Люси склонила голову набок и, прищурив глаза, изучала меня. Мне было ненавистно то, как она смотрела на меня. Я ненавидел ее за то, что, когда наши глаза встречались, она словно заглядывала мне в душу и видела ту ее часть, которую я даже сам себе не открывал.

— Кто обидел тебя? — прошептала она.

— Что?

Она шагнула ко мне, взяла меня за руку, заставила разжать кулак и положила на ладонь записку с номером телефона.

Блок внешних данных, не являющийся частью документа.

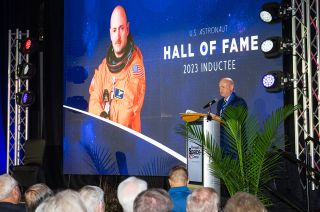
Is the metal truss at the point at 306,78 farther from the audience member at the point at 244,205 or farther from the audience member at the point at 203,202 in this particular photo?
the audience member at the point at 244,205

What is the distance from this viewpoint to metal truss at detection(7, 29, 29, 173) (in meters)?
9.44

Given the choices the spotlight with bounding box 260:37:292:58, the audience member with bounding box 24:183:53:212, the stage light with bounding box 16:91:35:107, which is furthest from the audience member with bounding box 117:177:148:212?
the stage light with bounding box 16:91:35:107

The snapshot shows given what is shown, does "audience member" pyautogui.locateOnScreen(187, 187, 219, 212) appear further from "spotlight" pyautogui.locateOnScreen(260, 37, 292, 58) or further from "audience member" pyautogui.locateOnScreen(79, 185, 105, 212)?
"spotlight" pyautogui.locateOnScreen(260, 37, 292, 58)

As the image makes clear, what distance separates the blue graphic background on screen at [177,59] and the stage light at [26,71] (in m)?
0.75

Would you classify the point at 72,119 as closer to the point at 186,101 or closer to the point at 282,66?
the point at 186,101

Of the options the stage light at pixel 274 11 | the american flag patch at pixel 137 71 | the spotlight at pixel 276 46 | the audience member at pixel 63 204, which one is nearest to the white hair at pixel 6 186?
the audience member at pixel 63 204

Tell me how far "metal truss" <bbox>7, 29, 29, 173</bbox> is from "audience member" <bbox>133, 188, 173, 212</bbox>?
6.86 meters

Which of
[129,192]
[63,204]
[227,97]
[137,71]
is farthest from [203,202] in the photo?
[137,71]

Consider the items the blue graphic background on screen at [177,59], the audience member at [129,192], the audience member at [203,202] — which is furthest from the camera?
the blue graphic background on screen at [177,59]

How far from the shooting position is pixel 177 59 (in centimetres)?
798

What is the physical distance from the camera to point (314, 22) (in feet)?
22.8

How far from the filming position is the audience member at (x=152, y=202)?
9.05 ft

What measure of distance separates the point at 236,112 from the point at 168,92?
2671 millimetres

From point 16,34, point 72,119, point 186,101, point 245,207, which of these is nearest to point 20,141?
point 72,119
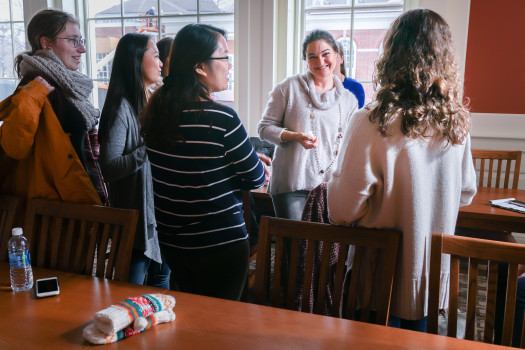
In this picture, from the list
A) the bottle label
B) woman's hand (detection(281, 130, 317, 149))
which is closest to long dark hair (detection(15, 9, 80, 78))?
the bottle label

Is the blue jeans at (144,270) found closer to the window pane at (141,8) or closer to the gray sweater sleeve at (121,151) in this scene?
the gray sweater sleeve at (121,151)

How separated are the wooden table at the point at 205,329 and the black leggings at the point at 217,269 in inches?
9.0

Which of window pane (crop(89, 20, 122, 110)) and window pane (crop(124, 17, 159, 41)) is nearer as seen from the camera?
window pane (crop(124, 17, 159, 41))

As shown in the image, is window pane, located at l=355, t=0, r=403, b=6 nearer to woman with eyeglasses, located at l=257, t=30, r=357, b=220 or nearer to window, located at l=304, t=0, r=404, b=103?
window, located at l=304, t=0, r=404, b=103

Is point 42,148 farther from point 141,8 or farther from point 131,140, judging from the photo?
point 141,8

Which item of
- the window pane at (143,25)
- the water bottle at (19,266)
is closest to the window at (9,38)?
the window pane at (143,25)

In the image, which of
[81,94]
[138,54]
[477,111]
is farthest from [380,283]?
[477,111]

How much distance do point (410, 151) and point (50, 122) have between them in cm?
123

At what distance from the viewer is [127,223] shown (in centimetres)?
142

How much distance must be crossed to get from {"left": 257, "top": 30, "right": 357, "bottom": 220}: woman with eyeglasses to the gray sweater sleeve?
0.72 metres

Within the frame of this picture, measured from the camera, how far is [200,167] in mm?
1381

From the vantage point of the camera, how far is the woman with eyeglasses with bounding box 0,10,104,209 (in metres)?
1.57

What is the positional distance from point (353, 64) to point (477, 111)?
1017 millimetres

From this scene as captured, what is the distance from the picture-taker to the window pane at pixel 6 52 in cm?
457
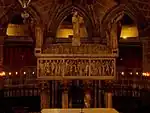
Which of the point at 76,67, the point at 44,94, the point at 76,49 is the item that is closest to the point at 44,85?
the point at 44,94

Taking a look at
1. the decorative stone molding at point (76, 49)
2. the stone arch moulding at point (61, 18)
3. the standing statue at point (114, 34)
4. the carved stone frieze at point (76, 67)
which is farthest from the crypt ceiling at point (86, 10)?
the carved stone frieze at point (76, 67)

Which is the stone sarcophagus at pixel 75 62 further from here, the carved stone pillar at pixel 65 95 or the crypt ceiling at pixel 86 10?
the crypt ceiling at pixel 86 10

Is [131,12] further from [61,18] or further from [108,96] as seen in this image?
[108,96]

— Кто ранил тебя так сильно, что сердце твое превратилось в кусок льда?

Пока Люси шла к выходу, я провожал ее взглядом, но она ни разу не оглянулась.

* * *

Прошло еще три недели, и врачи сообщили мне, что мы с Тэлон можем ехать домой.

Почти два часа я потратил на то, чтобы правильно установить автомобильное кресло. А потом попросил еще пять медсестер проверить, надежно ли оно закреплено.

Так медленно я не ездил еще ни разу в жизни. И всякий раз, оборачиваясь проверить Тэлон, находил ее мирно спящей.

Я облажаюсь.

Так и будет. Я ничего не смыслил в отцовстве. Я понятия не имел, как ухаживать за ребенком. Джейн справилась бы отлично. Конечно, ей никогда не хотелось детей, но она была перфекционисткой. Она научилась бы быть самой идеальной матерью в мире. В плане заботы о Тэлон она была бы идеальным вариантом.

То, что эта кроха моя, ощущалось жестокой ошибкой.

— Ч-ч-ч, — шептал я в попытке успокоить ее, когда вносил кресло в дом. Пока я вытаскивал его из машины, Тэлон расплакалась, и все внутри меня тревожно сжалось.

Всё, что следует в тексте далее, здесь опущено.